Severity: High | Confidence: High | ROI: High
Location: local_account_provider.go:43-59

Problem: If the username does not exist, LocalAccountProvider.Authenticate returns immediately (0ms). If it exists but the password is wrong, it performs a compute-heavy bcrypt.CompareHashAndPassword which takes ~200ms.
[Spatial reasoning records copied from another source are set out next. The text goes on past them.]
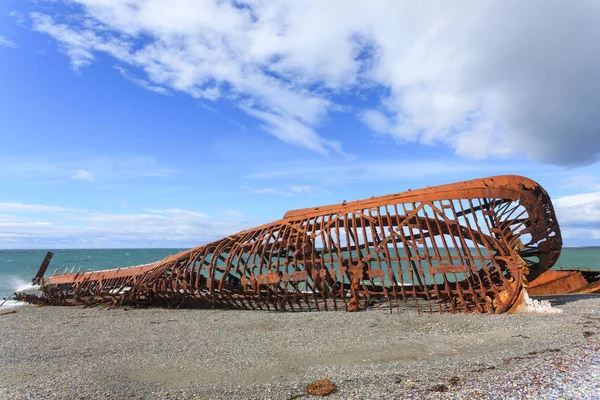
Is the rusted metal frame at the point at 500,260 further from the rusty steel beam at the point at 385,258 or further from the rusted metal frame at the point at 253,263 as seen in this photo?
the rusted metal frame at the point at 253,263

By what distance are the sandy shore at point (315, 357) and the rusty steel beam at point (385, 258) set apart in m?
0.92

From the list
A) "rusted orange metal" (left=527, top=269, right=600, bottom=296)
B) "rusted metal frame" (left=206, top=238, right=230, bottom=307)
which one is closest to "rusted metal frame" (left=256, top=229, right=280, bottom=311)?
"rusted metal frame" (left=206, top=238, right=230, bottom=307)

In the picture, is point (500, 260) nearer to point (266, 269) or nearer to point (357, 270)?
point (357, 270)

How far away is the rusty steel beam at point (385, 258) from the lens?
390 inches

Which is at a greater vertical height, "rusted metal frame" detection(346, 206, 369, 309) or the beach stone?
"rusted metal frame" detection(346, 206, 369, 309)

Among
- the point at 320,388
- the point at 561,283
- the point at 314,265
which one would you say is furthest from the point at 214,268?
the point at 561,283

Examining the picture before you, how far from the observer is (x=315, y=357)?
22.6 feet

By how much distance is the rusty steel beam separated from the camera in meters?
9.91

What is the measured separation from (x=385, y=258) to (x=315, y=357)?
169 inches

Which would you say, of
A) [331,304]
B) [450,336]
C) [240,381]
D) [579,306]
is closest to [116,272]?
[331,304]

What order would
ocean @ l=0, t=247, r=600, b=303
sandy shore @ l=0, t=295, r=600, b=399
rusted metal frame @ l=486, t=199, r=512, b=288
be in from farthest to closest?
ocean @ l=0, t=247, r=600, b=303 → rusted metal frame @ l=486, t=199, r=512, b=288 → sandy shore @ l=0, t=295, r=600, b=399

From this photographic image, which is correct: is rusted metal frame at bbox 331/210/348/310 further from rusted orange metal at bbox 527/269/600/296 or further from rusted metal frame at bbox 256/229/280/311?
rusted orange metal at bbox 527/269/600/296

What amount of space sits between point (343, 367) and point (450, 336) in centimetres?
283

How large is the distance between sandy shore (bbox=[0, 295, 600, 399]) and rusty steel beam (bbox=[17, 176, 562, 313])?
0.92m
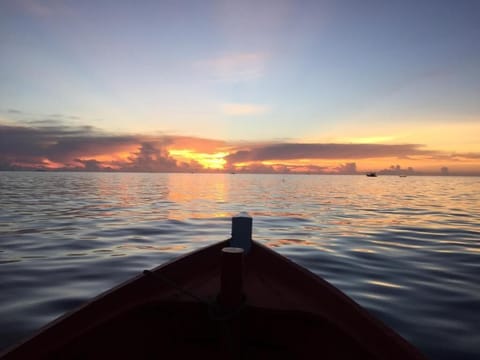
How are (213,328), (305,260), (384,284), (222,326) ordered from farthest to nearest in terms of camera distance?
1. (305,260)
2. (384,284)
3. (213,328)
4. (222,326)

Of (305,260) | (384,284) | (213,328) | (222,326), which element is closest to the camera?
(222,326)

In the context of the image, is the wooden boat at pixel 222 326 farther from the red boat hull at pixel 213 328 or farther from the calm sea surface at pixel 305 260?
the calm sea surface at pixel 305 260

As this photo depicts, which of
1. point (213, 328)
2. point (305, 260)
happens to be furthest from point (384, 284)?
point (213, 328)

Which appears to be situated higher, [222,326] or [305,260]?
[222,326]

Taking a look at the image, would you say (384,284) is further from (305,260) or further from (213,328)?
(213,328)

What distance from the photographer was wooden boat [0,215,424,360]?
10.2ft

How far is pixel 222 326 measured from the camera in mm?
3324

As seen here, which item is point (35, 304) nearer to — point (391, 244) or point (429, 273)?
point (429, 273)

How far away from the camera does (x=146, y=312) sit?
3.68 m

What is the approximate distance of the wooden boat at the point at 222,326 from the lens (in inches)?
122

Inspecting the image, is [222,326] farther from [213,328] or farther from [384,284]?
[384,284]

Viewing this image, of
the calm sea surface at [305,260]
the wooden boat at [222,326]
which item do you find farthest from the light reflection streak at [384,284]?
the wooden boat at [222,326]

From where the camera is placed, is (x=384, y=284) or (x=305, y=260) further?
(x=305, y=260)

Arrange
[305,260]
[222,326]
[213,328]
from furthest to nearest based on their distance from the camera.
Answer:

Attackers can easily identify valid usernames by measuring response time.

Current Pattern:

	u, err := p.store.GetUserByUsername(ctx, lc.Username)
	if errors.Is(err, ErrUserNotFound) || u == nil {
		return "", errInvalidCredentials
	}
	// ...
	if err := bcrypt.CompareHashAndPassword([]byte(u.PasswordHash), []byte(lc.Password)); err != nil {
		return "", errInvalidCredentials
	}

Proposed Fix: If a user is not found or has no password hash, perform a dummy bcrypt comparison against a pre-computed dummy hash to match the time taken by a real comparison.

	var passwordHash = dummyHash
	var checkBcrypt = false
	u, err := p.store.GetUserByUsername(ctx, lc.Username)
	if err != nil && !errors.Is(err, ErrUserNotFound) {
		return "", err
	}
	if u != nil && u.PasswordHash != "" {
		passwordHash = u.PasswordHash
		checkBcrypt = true
	}
	err = bcrypt.CompareHashAndPassword([]byte(passwordHash), []byte(lc.Password))
	if !checkBcrypt || err != nil {
		return "", errInvalidCredentials
	}

Estimated Impact: Secures the password login route against timing-based username enumeration.

Acceptance Criteria:

• If a user does not exist or has no password hash, perform a dummy bcrypt comparison to match the time taken by a real comparison.
• Verify that login response times for existing vs non-existing usernames are statistically indistinguishable.

---

Implementation Priority

Finding	Priority	Effort	Risk	Impact
login-username-enumeration-timing	P0	Small	Low	Fixes username timing enumeration
apikey-verification-loop-allocation	P0	Small	Low	$O(1)$ API key lookup & zero allocations
oidc-discovery-timeout-hang	P1	Small	Low	Prevents reload lock-up on unreachable IdP
apikey-dbresolver-cache-penetration	P1	Small	Low	Prevents DB query exhaustion DoS
apikey-dbresolver-cache-memory-leak	P2	Medium	Low	Cures long-term API key cache memory leak

Recommended starting point: Start with login-username-enumeration-timing and apikey-verification-loop-allocation as they offer maximum security and performance return for minimal effort.

---

Out of Scope

• Modifying the password cost factor itself (BcryptCostDefault = 12).
• Rewriting the general token signing model.

---

Verification

• `make test` passes with zero regressions.
• `make lint` passes with no new warnings.